● **Exercise**:
All entries below are to be returned exactly, with pictures left out.

● **Data**:
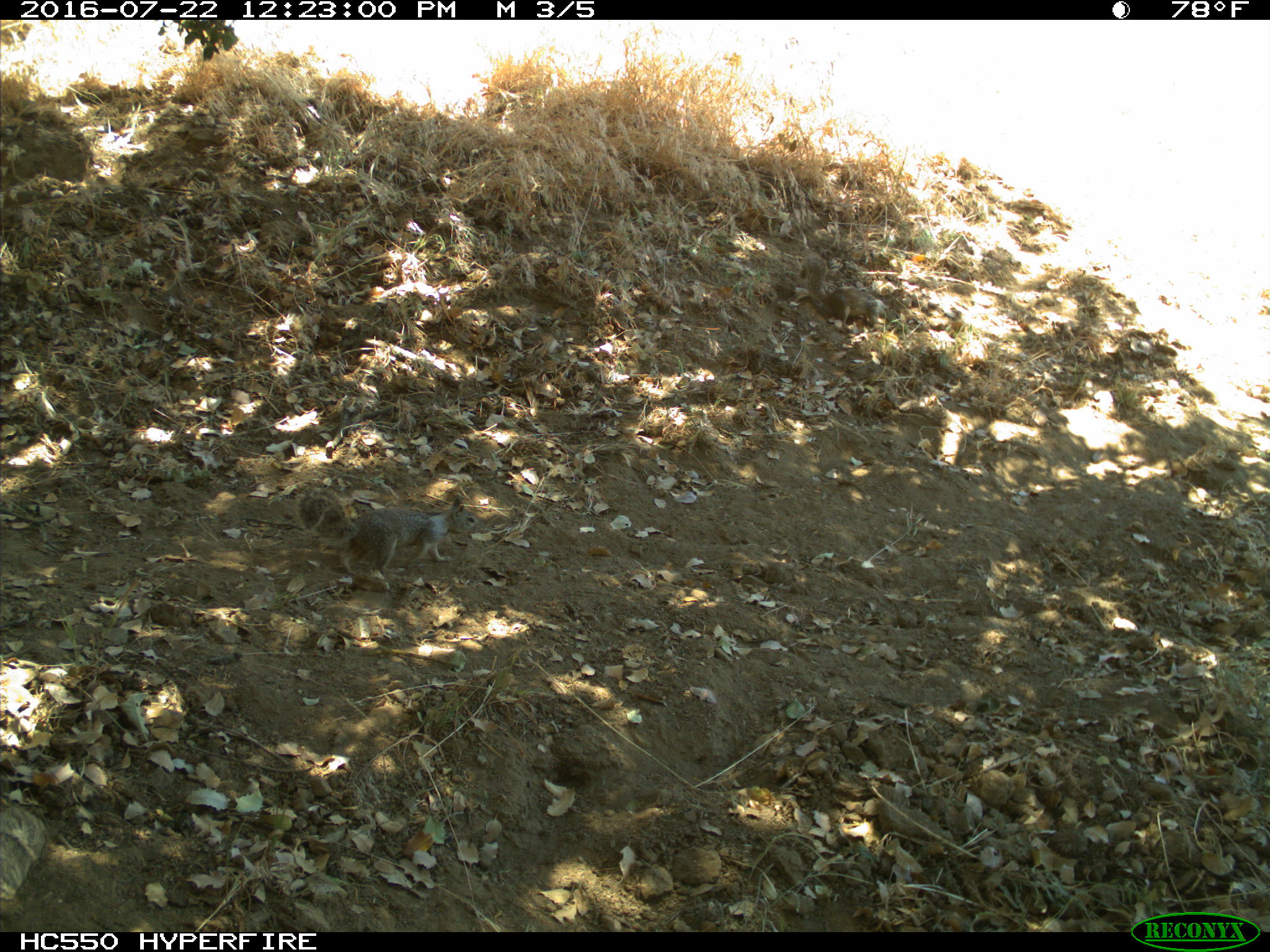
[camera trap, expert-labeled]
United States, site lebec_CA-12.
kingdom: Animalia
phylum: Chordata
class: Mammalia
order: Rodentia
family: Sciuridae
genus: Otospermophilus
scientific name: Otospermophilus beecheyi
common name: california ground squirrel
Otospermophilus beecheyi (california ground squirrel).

● **Result below**:
[camera trap, expert-labeled]
United States, site lebec_CA-12.
kingdom: Animalia
phylum: Chordata
class: Mammalia
order: Rodentia
family: Sciuridae
genus: Otospermophilus
scientific name: Otospermophilus beecheyi
common name: california ground squirrel
Otospermophilus beecheyi (california ground squirrel).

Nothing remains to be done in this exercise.